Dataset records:
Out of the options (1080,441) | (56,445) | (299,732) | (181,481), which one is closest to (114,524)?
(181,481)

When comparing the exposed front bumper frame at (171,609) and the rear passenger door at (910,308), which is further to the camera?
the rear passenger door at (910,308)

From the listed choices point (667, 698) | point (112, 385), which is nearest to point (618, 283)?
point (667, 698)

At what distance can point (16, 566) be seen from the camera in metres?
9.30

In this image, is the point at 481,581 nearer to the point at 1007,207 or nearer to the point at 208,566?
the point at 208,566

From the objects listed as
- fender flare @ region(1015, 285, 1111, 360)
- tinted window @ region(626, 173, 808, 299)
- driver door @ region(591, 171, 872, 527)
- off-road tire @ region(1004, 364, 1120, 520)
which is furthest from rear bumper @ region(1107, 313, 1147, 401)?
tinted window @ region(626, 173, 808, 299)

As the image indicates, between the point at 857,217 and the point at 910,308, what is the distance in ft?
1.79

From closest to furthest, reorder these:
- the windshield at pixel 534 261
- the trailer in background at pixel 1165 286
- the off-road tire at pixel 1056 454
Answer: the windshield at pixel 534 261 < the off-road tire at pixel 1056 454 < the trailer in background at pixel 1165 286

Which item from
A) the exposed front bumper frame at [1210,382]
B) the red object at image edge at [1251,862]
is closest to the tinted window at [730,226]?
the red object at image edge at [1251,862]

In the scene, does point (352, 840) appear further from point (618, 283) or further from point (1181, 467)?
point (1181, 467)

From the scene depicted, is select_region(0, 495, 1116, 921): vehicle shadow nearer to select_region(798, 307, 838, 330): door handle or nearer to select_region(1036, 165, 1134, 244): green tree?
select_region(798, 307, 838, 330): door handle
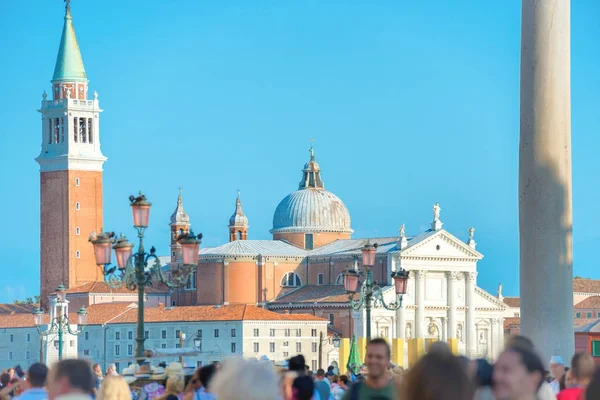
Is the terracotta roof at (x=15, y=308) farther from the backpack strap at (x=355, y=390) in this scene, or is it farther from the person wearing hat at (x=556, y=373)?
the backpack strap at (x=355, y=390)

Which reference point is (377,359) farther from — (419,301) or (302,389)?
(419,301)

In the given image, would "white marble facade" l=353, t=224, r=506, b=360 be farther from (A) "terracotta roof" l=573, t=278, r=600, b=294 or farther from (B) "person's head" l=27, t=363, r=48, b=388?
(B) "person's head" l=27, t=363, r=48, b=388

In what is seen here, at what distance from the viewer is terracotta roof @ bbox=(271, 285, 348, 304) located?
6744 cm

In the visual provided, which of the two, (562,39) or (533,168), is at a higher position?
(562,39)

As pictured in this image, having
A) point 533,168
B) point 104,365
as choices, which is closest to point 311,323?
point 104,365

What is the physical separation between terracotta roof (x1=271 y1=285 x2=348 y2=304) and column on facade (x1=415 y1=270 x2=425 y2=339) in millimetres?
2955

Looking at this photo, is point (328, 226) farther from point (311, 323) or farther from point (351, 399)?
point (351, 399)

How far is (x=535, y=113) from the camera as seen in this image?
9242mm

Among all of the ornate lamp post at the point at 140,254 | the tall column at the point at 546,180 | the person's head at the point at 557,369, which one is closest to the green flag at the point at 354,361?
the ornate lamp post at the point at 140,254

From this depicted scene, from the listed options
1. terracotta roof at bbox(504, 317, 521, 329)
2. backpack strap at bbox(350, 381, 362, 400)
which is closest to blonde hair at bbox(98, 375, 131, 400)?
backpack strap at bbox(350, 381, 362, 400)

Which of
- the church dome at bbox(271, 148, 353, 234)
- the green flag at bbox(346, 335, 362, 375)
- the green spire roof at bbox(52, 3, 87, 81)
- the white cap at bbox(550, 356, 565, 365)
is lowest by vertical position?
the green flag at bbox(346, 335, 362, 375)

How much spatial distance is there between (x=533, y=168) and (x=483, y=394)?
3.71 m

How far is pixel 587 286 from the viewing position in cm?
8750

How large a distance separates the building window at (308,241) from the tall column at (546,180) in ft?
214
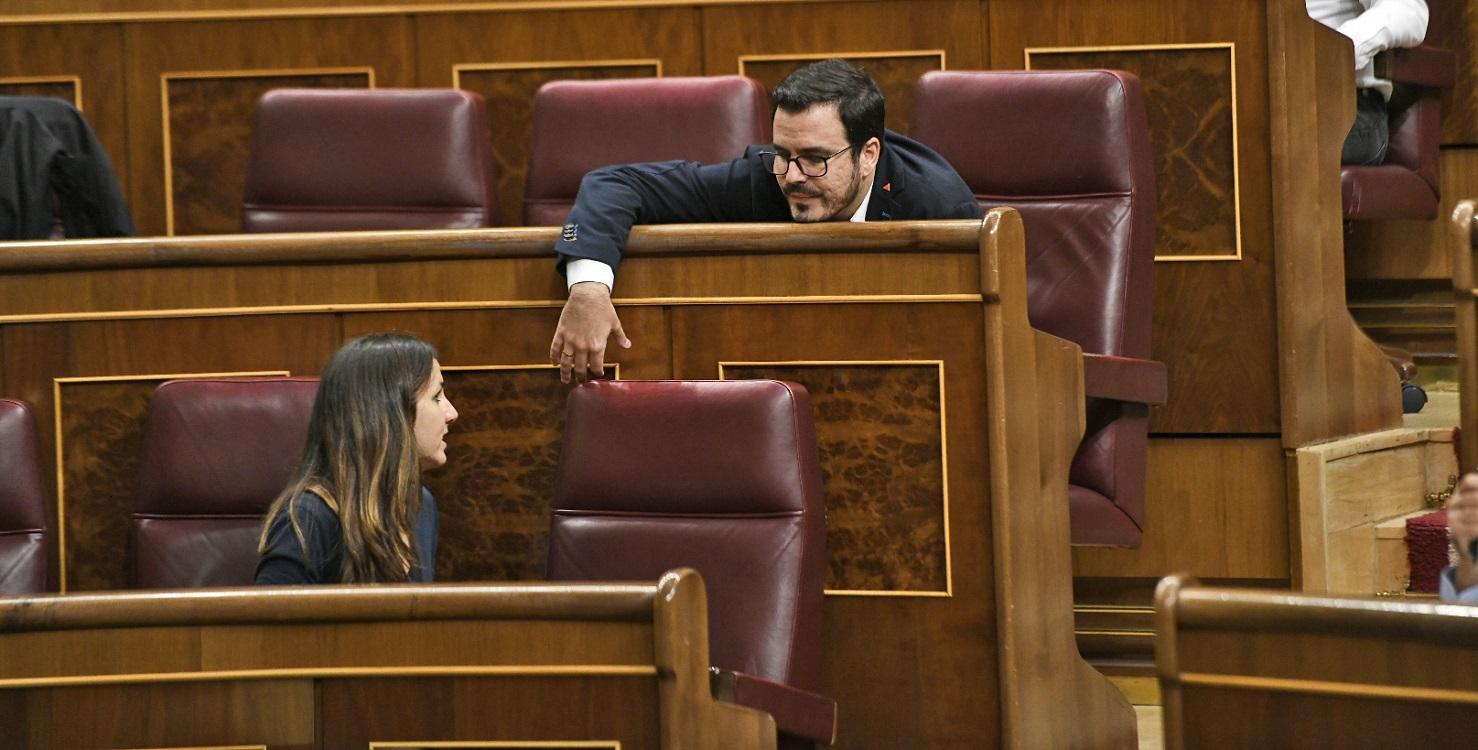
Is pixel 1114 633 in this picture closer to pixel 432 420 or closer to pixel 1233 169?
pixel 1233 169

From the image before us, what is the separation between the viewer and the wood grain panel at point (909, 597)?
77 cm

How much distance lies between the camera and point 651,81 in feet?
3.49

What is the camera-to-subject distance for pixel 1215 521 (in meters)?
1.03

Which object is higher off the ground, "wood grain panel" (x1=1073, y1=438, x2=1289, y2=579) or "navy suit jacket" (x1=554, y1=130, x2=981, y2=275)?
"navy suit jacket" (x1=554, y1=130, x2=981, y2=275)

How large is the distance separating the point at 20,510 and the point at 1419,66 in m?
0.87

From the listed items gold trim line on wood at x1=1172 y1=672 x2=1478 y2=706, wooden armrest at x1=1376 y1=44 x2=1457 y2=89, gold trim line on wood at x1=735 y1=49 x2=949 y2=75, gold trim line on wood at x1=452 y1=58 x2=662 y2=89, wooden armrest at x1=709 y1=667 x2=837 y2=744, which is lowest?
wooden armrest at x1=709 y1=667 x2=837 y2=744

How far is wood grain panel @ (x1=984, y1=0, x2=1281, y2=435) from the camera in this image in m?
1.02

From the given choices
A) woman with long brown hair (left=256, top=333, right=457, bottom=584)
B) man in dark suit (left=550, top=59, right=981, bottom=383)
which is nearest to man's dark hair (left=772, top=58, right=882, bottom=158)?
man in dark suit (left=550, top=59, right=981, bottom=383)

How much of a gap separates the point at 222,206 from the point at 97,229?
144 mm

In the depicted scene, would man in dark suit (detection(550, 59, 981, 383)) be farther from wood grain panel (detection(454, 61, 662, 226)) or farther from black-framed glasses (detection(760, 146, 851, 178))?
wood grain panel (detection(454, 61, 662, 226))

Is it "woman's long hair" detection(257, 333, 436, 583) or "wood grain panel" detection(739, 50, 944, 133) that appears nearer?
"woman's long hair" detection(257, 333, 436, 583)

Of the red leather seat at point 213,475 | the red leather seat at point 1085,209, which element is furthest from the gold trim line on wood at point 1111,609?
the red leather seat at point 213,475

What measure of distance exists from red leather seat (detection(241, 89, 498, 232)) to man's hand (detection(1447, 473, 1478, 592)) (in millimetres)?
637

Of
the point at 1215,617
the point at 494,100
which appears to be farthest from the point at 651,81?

▶ DIRECTIONS:
Copy out all of the data above word for word, omitting the pictures.

▶ RESULT:
Out of the options (1080,441) | (56,445) | (299,732) | (181,481), which one is closest to (114,524)?
(181,481)

When comparing the exposed front bumper frame at (171,609) and the rear passenger door at (910,308), which is further to the camera?
the rear passenger door at (910,308)

From the listed choices point (667, 698) | point (112, 385), which is nearest to point (618, 283)?
point (667, 698)

At what distance can point (16, 566) be seen from the camera in metres?
9.30

In this image, is the point at 481,581 nearer to the point at 1007,207 or nearer to the point at 208,566?
the point at 208,566

From the objects listed as
- fender flare @ region(1015, 285, 1111, 360)
- tinted window @ region(626, 173, 808, 299)
- driver door @ region(591, 171, 872, 527)
- off-road tire @ region(1004, 364, 1120, 520)
which is furthest from rear bumper @ region(1107, 313, 1147, 401)?
tinted window @ region(626, 173, 808, 299)

As the image indicates, between the point at 857,217 and the point at 910,308, what is the distance in ft?
1.79

From closest to furthest, reorder these:
- the windshield at pixel 534 261
- the trailer in background at pixel 1165 286
- the off-road tire at pixel 1056 454
Answer: the windshield at pixel 534 261 < the off-road tire at pixel 1056 454 < the trailer in background at pixel 1165 286

Which item from
A) the exposed front bumper frame at [1210,382]
B) the red object at image edge at [1251,862]
is closest to the tinted window at [730,226]?
the red object at image edge at [1251,862]

In the scene, does point (352, 840) appear further from point (618, 283) or further from point (1181, 467)?
point (1181, 467)

From the scene depicted, is select_region(0, 495, 1116, 921): vehicle shadow nearer to select_region(798, 307, 838, 330): door handle or nearer to select_region(1036, 165, 1134, 244): green tree?
select_region(798, 307, 838, 330): door handle
Is the terracotta roof at (x=15, y=308) farther from the backpack strap at (x=355, y=390) in this scene, or is it farther from the person wearing hat at (x=556, y=373)?
the backpack strap at (x=355, y=390)

Which reference point is (377,359) farther from — (419,301) or (302,389)?
(419,301)

In the given image, would "white marble facade" l=353, t=224, r=506, b=360 be farther from (A) "terracotta roof" l=573, t=278, r=600, b=294 or farther from (B) "person's head" l=27, t=363, r=48, b=388?
(B) "person's head" l=27, t=363, r=48, b=388

In what is seen here, at what distance from the viewer is terracotta roof @ bbox=(271, 285, 348, 304) located?
6744 cm

In the visual provided, which of the two, (562,39) or (533,168), is at a higher position?
(562,39)

As pictured in this image, having
A) point 533,168
B) point 104,365
as choices, which is closest to point 311,323?
point 104,365

What is the physical separation between terracotta roof (x1=271 y1=285 x2=348 y2=304) and column on facade (x1=415 y1=270 x2=425 y2=339) in millimetres?
2955

Looking at this photo, is point (328, 226) farther from point (311, 323) or farther from point (351, 399)?
point (351, 399)

How far is (x=535, y=113) from the camera as seen in this image?
9242mm

Among all of the ornate lamp post at the point at 140,254 | the tall column at the point at 546,180 | the person's head at the point at 557,369, which one is closest to the green flag at the point at 354,361?
the ornate lamp post at the point at 140,254

From this depicted scene, from the listed options
1. terracotta roof at bbox(504, 317, 521, 329)
2. backpack strap at bbox(350, 381, 362, 400)
which is closest to blonde hair at bbox(98, 375, 131, 400)?
backpack strap at bbox(350, 381, 362, 400)

Which of
- the church dome at bbox(271, 148, 353, 234)
- the green flag at bbox(346, 335, 362, 375)
- the green spire roof at bbox(52, 3, 87, 81)
- the white cap at bbox(550, 356, 565, 365)
is lowest by vertical position?
the green flag at bbox(346, 335, 362, 375)

How much spatial distance is there between (x=533, y=168) and (x=483, y=394)?
3.71 m

How far is pixel 587 286 from the viewing position in cm?
8750

How large a distance separates the building window at (308,241) from the tall column at (546,180) in ft?
214
Is pixel 1114 633 in this picture closer to pixel 432 420 or closer to pixel 1233 169?
pixel 1233 169

From the image before us, what is the separation between the viewer and the wood grain panel at point (909, 597)?
77 cm

How much distance lies between the camera and point 651,81 in feet?
3.49

What is the camera-to-subject distance for pixel 1215 521 (in meters)?
1.03

Which object is higher off the ground, "wood grain panel" (x1=1073, y1=438, x2=1289, y2=579) or "navy suit jacket" (x1=554, y1=130, x2=981, y2=275)?
"navy suit jacket" (x1=554, y1=130, x2=981, y2=275)

How large is the distance separating the point at 20,510 and the point at 1419,66 in m?
0.87

From the listed items gold trim line on wood at x1=1172 y1=672 x2=1478 y2=706, wooden armrest at x1=1376 y1=44 x2=1457 y2=89, gold trim line on wood at x1=735 y1=49 x2=949 y2=75, gold trim line on wood at x1=452 y1=58 x2=662 y2=89, wooden armrest at x1=709 y1=667 x2=837 y2=744, which is lowest?
wooden armrest at x1=709 y1=667 x2=837 y2=744

How far is wood grain panel @ (x1=984, y1=0, x2=1281, y2=435) from the camera in this image in m?
1.02

From the given choices
A) woman with long brown hair (left=256, top=333, right=457, bottom=584)
B) man in dark suit (left=550, top=59, right=981, bottom=383)
which is nearest to man's dark hair (left=772, top=58, right=882, bottom=158)?
man in dark suit (left=550, top=59, right=981, bottom=383)

How much of a gap separates the point at 222,206 from the point at 97,229?
144 mm

In the depicted scene, would man in dark suit (detection(550, 59, 981, 383)) be farther from wood grain panel (detection(454, 61, 662, 226)) or farther from black-framed glasses (detection(760, 146, 851, 178))?
wood grain panel (detection(454, 61, 662, 226))

Is it "woman's long hair" detection(257, 333, 436, 583) or "wood grain panel" detection(739, 50, 944, 133) that appears nearer?
"woman's long hair" detection(257, 333, 436, 583)

Of the red leather seat at point 213,475 | the red leather seat at point 1085,209, which element is furthest from the gold trim line on wood at point 1111,609?
the red leather seat at point 213,475

What measure of distance exists from red leather seat (detection(241, 89, 498, 232)) to man's hand (detection(1447, 473, 1478, 592)) (in millimetres)?
637

Of
the point at 1215,617
the point at 494,100
which appears to be farthest from the point at 651,81?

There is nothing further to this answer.